Диана открыла для меня французское кино — вашу классику, но еще и экспериментальные фильмы. Она умела пробуждать интерес к странным вещам. Я шел за ней. Вообще-то у меня нет любимого жанра. Иногда я люблю посмеяться, в другой раз с удовольствием смотрю какой-нибудь политический фильм или драму. Или ужастики — когда хочется как следует испугаться.
— Это и я люблю… — призналась Манон. — Мы с Жюстеном часто выбирали фильмы только для того, чтобы испытать ужас пострашнее. Даже самые дурацкие. Ну, вроде того, что молодые люди оказываются ночью в лесу, а их преследует какое-нибудь фантастическое чудовище. Обожаю! Еще лучше, если чудовища нет на экране. Если его хотя бы раз увидел, то уже на так страшно. Я прижималась к Жюстену и так стискивала ему руку, что у него появлялись синяки. А потом боялась даже пойти в туалет.
— А я помню, что меня больше всего потряс фильм ужасов, который назывался «Вирус каннибалов». Жуткий фильм… Мне было пять лет. Я целый месяц всех боялся. Как только какой-нибудь взрослый до меня дотрагивался, я орал. А еще я попытался оторвать руку у своей соседки, — я был уверен, что она зомби.
— В пять лет? — удивилась Одиль. — Это кто же вам позволил смотреть это в пять-то лет?
— Матери надо было куда-то отлучиться, и она отвела меня к одной своей сослуживице, а у нее были дети-подростки…
— Да, зомби — это беспроигрышный вариант, — прокомментировал Блейк. — Они всюду были бы хороши. Только представьте: «Моя прекрасная леди и зомби», «Выживут только зомби» в фильмах с Джеймсом Бондом или еще «Граф Монте-Кристо и зомби»…
— Это удивительно, что ты заговорил о «Графе МонтеКристо», — отметил Манье. — Дело в том, что я как раз начал читать эту книгу Янису.
— Так это правда, что вы занимаетесь с мальчиком из города? — подхватила тему Одиль. — Как хорошо, что вы это делаете.
— Он мне помогает с покупками, а я ему — со школой…
— Если бы все делали, как вы, мир был бы намного лучше, — сказала Манон.
— Пока с этой книгой не все так просто, — сказал Манье. — Этот кирпич больше чем в тысячу страниц, и я ума не приложу, куда там всунуть Юплу…
Блейк расставил тарелки для десерта, и Одиль объявила:
— А теперь я предлагаю вам тарталетки с засахаренными яблоками. Только будьте снисходительны, я их уже сто лет не готовила…
На ее слова никто не отреагировал. Хуже того, все трое застыли в смущенном молчании. Одиль ничего не понимала до тех пор, пока не проследила за взглядами присутствующих, устремленными к входу в буфетную. Там стояла мадам Бовилье. Блейк и Манье резко встали.

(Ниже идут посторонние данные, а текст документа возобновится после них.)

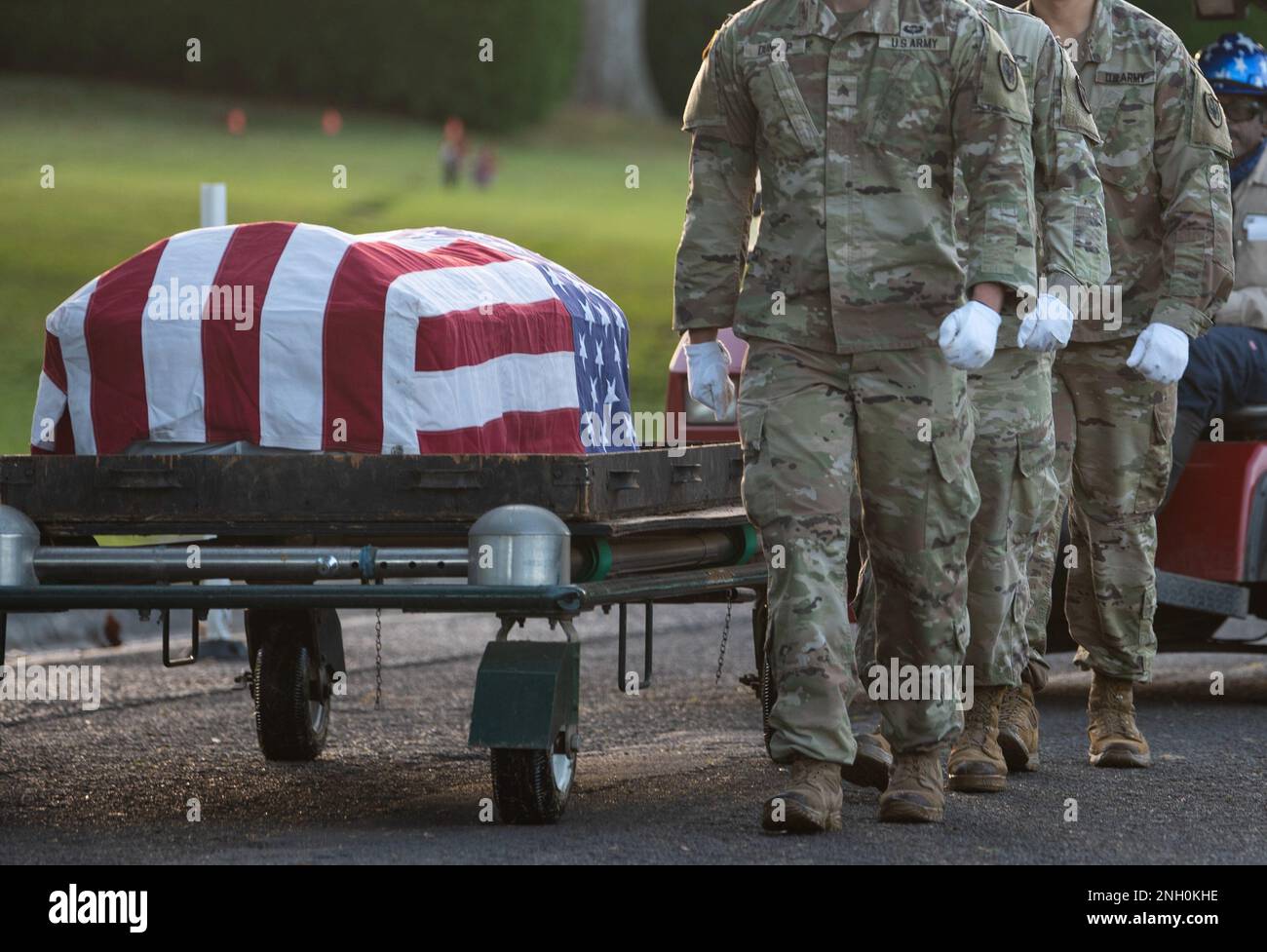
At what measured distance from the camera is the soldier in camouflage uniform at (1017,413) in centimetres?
628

— Я рада видеть, как вы мило проводите вечер, — сказала Мадам.
Одиль подалась назад, на ее лице выразилось боязливое удивление.
— Не прерывайтесь, — продолжала хозяйка. — Я хоть и спустилась, но не для того, чтобы вам помешать… Просто я заинтересовалась, кто это там смеется.

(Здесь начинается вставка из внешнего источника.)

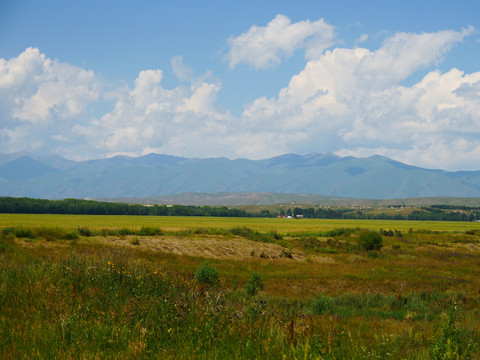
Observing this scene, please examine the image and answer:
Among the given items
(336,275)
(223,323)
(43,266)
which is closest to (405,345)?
(223,323)

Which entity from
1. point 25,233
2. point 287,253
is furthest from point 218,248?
point 25,233

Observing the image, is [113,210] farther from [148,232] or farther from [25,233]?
[25,233]

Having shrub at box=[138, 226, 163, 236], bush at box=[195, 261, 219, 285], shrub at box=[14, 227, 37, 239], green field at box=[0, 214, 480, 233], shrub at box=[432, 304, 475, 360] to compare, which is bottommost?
green field at box=[0, 214, 480, 233]

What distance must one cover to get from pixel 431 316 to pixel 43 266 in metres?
12.7

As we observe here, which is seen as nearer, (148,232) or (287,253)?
(287,253)

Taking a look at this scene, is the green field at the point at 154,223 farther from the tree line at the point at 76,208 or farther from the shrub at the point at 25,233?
the shrub at the point at 25,233

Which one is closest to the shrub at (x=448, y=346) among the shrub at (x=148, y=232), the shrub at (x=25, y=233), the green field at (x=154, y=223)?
the shrub at (x=25, y=233)

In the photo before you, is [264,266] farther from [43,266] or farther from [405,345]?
[405,345]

Блейк перехватил инициативу:
— Попробуйте вместе с нами десерт.
Он поспешил поставить еще одну тарелку.
— Очень любезно с вашей стороны, но я лучше вернусь к себе.
— Я настаиваю…
Едва произнеся эти слова, Эндрю пожалел.
— Что-то вы слишком часто настаиваете… — заметила с иронией Мадам.
В ее словах, однако, не прозвучало ни малейшего упрека.
— Ну так останьтесь с нами, — вмешался Манье. — Зачем уходить-то!
Одиль, не способная вымолвить ни слова, просто положила на тарелку тарталетку.
— Ну хорошо, — сдалась Мадам. — Посижу с вами немного.
В гробовом молчании она села за стол и повернулась к Манон:
— Вам в вашем состоянии не стоит возиться с котом. Для беременных это вредно.
— Ничего. Мне сделали анализ, а токсоплазмоз у меня уже был. Спасибо, что вы об этом подумали.
Блейк подал свою тарелку Одиль, та разделила тарталетку пополам и одну часть подала ему.
— Нам действительно приятно вас видеть, — сказал Манье, обращаясь к Мадам. — Вам еще надо бы зайти ко мне. Парк в это время года великолепен.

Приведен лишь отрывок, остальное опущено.